Chez les animaux, tout est plus facile à étudier et les effets avérés (c’est-à-dire reconnus et acceptés) chez l’animal sont divers : altération de la production spermatique lors d’expositions à l’âge adulte, augmentation de la survenue de kystes ovariens lors d’expositions pré et postnatales, modifications de la muqueuse de l’utérus lors d’expositions pré et postnatales, avancement de l’âge de la puberté lors d’expositions pré et post-natales, effets sur le développement du cerveau lors d’expositions pré ou périnatale, effets sur le métabolisme des sucres et des graisses avec une tendance à la surcharge pondérale suite à une exposition prénatale, périnatale ou à l’âge adulte, effets sur la glande mammaire avec accélération de sa formation et développement de lésions en lien avec une exposition pré ou périnatale au BPA.
Chez les animaux, les effets sur le système reproducteur mâle dus à une exposition pendant la période pubertaire (diminution des concentrations plasmatiques de testostérone, modification de l’activité sexuelle), sont suspectés. Ils sont controversés, lorsque l’exposition est d’exposition prénatale, néonatale et post-natale (lactation). Des effets sont également suspectés sur l’inflammation de l’intestin et la perméabilité intestinale, et, chez le mâle, sur l’apparition de lésions de la prostate. Les femelles sont suspectées d’être davantage exposées à des tumeur du sein. Les effets sont controversés chez l’animal sur le poids des organes reproducteurs, l’anxiété, les marqueurs de maturité sexuelle, la prostate…

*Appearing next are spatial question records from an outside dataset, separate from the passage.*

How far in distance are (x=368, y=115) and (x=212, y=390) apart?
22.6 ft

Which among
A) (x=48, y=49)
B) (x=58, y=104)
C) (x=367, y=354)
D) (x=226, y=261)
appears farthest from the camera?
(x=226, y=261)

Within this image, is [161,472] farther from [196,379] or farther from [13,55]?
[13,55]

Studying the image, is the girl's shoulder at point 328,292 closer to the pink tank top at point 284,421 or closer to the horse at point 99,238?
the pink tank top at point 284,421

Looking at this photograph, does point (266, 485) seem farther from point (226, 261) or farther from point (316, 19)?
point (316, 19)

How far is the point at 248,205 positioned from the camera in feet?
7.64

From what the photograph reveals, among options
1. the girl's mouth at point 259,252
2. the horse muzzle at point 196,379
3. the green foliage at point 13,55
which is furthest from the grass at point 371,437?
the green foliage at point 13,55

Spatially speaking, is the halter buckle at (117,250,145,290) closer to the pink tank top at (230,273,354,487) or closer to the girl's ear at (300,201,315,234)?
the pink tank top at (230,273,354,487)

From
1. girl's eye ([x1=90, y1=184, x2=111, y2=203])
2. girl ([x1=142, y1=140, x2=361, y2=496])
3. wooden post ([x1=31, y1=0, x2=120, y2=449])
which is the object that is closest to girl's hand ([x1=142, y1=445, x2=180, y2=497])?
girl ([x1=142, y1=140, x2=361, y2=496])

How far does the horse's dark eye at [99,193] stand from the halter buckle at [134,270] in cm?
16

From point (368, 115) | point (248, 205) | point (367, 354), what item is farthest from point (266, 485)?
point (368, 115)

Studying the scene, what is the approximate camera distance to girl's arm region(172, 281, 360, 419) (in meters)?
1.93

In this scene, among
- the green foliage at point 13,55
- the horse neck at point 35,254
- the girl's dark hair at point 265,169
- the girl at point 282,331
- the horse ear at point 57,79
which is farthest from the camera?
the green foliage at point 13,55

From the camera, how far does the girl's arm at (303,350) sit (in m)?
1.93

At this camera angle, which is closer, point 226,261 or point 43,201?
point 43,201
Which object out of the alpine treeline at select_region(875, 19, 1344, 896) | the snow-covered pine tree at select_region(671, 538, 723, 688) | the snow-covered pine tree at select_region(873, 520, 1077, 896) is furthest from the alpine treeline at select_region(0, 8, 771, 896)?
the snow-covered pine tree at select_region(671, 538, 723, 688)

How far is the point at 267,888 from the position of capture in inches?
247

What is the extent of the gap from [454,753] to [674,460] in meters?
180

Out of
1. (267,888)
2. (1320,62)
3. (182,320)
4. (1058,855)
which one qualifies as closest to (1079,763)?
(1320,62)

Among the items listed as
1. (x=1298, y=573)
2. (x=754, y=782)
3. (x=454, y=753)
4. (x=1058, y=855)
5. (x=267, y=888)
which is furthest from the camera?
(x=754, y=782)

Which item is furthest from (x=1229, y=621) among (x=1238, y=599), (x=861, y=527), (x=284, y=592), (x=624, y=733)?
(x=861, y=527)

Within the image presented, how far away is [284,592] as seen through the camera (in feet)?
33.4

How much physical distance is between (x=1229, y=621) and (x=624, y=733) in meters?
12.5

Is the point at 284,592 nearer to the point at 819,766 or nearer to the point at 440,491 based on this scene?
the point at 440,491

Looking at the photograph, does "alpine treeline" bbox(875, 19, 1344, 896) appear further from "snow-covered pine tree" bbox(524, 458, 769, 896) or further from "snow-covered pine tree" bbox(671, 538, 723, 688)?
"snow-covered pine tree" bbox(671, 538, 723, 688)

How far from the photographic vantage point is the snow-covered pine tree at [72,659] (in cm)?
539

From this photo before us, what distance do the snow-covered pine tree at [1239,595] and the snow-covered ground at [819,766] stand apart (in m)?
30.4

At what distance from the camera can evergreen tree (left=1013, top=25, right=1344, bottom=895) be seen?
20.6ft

Un rapport de l’Inserm utilisé pour la construction du rapport de l’Anses conclut « dans l’ensemble, les études épidémiologiques sont trop peu nombreuses pour déterminer la plausibilité chez l’Homme des effets observés dans l’expérimentation animale ». A cela, il précise, « la confirmation ou l’infirmation de la plausibilité de retrouver chez l’Homme certains des effets mis en évidence dans l’expérimentation animale à la suite d’expositions durant la phase du développement impliquerait la réalisation d’études avec un suivi régulier des expositions chez la femme enceinte puis un suivi sanitaire de sa descendance, longues et lourdes méthodologiquement, auprès de populations de taille importante ». L’Anses choisit donc de promouvoir la réalisation d’études épidémiologiques dont les caractéristiques (type d’étude, effectif et mode de recrutement des populations observées, contrôle des principaux facteurs de confusion, etc.) permettent de produire des résultats avec un haut niveau de preuve sur l’existence d’un lien causal entre exposition au BPA et les évènements de santé étudiés.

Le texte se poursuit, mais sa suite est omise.